### Instructions to follow
Copy the records below verbatim, keeping every line and its order unchanged, but omit the picture markers.

### Records for this task
^^^^

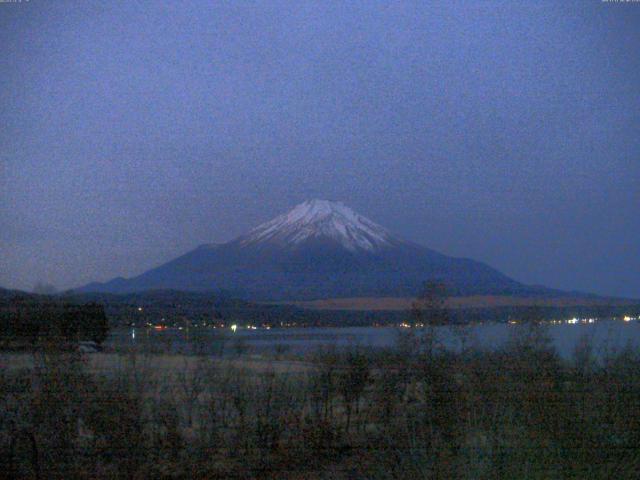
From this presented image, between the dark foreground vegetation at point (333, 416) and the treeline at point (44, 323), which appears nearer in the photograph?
the dark foreground vegetation at point (333, 416)

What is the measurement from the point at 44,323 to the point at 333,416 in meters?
4.39

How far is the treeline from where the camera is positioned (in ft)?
38.1

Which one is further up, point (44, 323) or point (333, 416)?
point (44, 323)

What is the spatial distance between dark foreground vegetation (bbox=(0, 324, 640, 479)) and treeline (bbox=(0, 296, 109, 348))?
17.9 inches

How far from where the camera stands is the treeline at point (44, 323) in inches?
457

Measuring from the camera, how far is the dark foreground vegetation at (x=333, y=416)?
775 cm

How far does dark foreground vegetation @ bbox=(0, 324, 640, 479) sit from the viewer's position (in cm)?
775

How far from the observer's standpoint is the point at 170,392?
36.1 ft

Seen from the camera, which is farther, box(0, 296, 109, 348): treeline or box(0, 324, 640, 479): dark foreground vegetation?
box(0, 296, 109, 348): treeline

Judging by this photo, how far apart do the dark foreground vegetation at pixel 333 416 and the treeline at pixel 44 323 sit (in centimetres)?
45

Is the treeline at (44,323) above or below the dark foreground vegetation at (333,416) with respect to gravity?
above

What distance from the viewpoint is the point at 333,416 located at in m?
12.7

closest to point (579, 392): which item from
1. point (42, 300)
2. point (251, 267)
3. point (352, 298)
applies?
point (42, 300)

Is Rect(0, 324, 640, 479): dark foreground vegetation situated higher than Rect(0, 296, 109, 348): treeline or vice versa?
Rect(0, 296, 109, 348): treeline
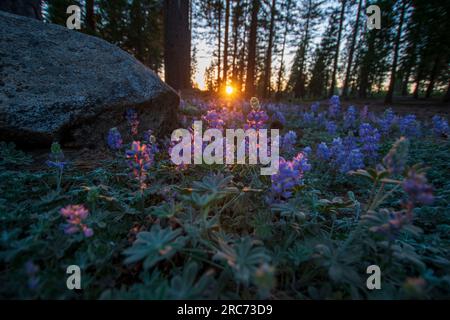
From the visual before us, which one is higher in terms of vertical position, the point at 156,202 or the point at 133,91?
the point at 133,91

^^^^

### Task solution
From this presented image, between the dark foreground vegetation at point (333, 416) and the treeline at point (44, 323), which appears nearer in the photograph?
the dark foreground vegetation at point (333, 416)

What is the measurement from the point at 44,323 to the point at 333,416 in meters?
4.39

How far is the treeline from where the camera is positioned (in ft)?
38.1

Which one is further up, point (44, 323) or point (333, 416)?
point (44, 323)

What is the spatial distance between dark foreground vegetation (bbox=(0, 324, 640, 479)) and treeline (bbox=(0, 296, 109, 348))?
17.9 inches

How far from where the camera stands is the treeline at point (44, 323) in inches?
457

Measuring from the camera, how far is the dark foreground vegetation at (x=333, y=416)?
775 cm

How far does dark foreground vegetation @ bbox=(0, 324, 640, 479) sit from the viewer's position (in cm)?
775

How far from the observer's standpoint is the point at 170,392?
36.1 ft

Seen from the camera, which is farther, box(0, 296, 109, 348): treeline or box(0, 324, 640, 479): dark foreground vegetation?
box(0, 296, 109, 348): treeline

Judging by this photo, how far apart do the dark foreground vegetation at pixel 333 416 and the treeline at pixel 44 323 sit (in centimetres)?
45

Is the treeline at (44,323) above or below the dark foreground vegetation at (333,416) with respect to gravity?
above

What distance from the viewpoint is the point at 333,416 located at in m?
12.7

closest to point (579, 392): which item from
1. point (42, 300)
2. point (251, 267)
3. point (352, 298)
applies?
point (42, 300)

Is Rect(0, 324, 640, 479): dark foreground vegetation situated higher than Rect(0, 296, 109, 348): treeline or vice versa?
Rect(0, 296, 109, 348): treeline
From the visual before us, which one is higher in terms of vertical position, the point at 156,202 or the point at 133,91?
the point at 133,91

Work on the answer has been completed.